It is time for economists to admit that they are stumped. Four years after being blindsided by Lehman Brothers’ collapse, the profession is still stumbling in the dark. Policymakers and pundits still make confident pronouncements, but the conclusions are radically different. The expert disagreements give away the truth: ignorance reigns.
Here are six crucial questions which professionals should stop pretending they can answer:
1) What creates retail inflation?
If, as some economists think, ample supplies of money push up prices, then the current inflation rates of around 2 percent are inexplicably low. After all, monetary and fiscal policies have never been as generous. If, as other professionals believe, prices fall when there is excess supply of goods and labour, then inflation rates are inexplicably high. Production is still well below trend levels and unemployment rates have rarely been as high.
2) How do financial asset prices affect the real economy?
Before the credit bubble burst, most economists believed high prices in financial markets were a sign and a cause of a strong economy. Now bull markets seem more dangerous. But then again, low or falling asset prices seem to discourage economic activity, and they are presumably more dangerous when leverage levels are high.
3) Do big fiscal deficits damage the economy?

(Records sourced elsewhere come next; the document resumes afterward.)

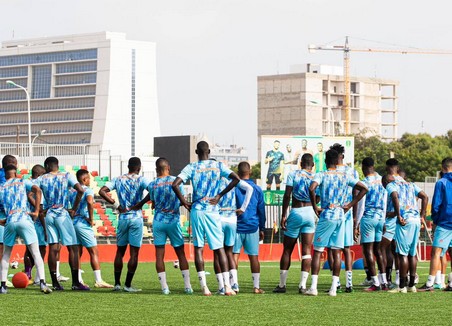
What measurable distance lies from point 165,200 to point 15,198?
2.26m

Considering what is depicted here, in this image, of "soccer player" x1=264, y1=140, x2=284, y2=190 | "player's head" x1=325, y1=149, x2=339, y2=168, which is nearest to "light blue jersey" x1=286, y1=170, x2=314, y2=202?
"player's head" x1=325, y1=149, x2=339, y2=168

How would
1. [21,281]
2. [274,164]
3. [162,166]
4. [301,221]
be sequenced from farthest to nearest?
[274,164], [21,281], [301,221], [162,166]

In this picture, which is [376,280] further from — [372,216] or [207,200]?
[207,200]

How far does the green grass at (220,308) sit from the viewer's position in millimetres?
13055

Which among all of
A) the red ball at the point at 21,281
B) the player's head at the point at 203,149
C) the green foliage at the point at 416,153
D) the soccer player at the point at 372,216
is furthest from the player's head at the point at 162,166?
the green foliage at the point at 416,153

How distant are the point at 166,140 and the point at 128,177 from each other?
46953 millimetres

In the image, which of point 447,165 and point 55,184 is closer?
point 55,184

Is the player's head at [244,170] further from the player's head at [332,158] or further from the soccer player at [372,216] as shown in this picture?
the soccer player at [372,216]

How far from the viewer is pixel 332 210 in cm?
1723

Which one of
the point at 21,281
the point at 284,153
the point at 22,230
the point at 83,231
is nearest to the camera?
the point at 22,230

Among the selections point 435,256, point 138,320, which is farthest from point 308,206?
point 138,320

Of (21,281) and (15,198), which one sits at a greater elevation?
(15,198)

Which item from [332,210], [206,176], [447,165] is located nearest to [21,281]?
[206,176]

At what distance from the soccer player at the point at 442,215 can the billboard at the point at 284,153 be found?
34.1 meters
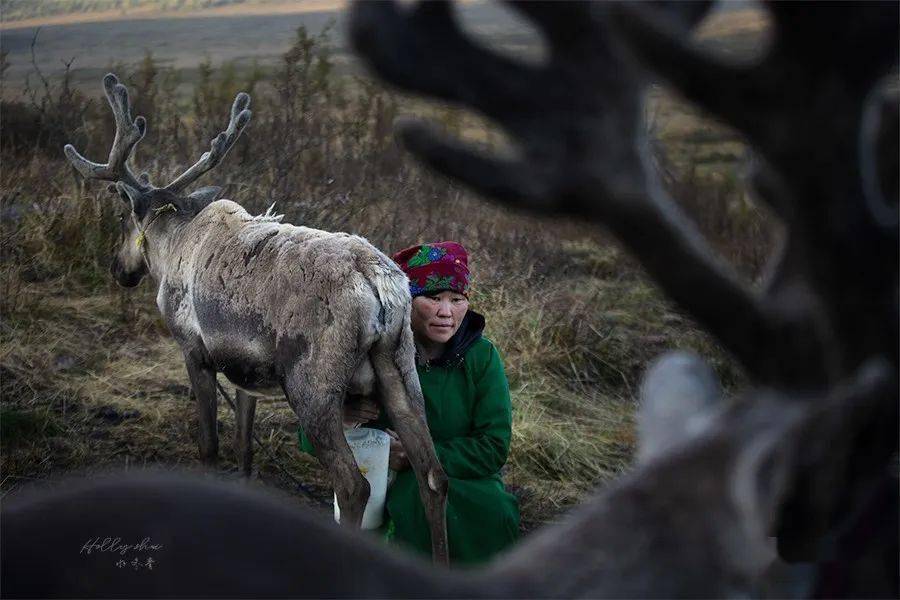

Austerity fans are persuaded that deficits are harmful, stimulus fans are equally certain they are not. The evidence, from Japan, Europe and the United States, is inconclusive. The largest government budget shortfalls ever in peacetime have neither clearly held back nor obviously increased either GDP growth or employment. The situation might have been much worse with smaller deficits, or the current high deficits may actually be storing up terrible trouble of some sort for later. No one really knows.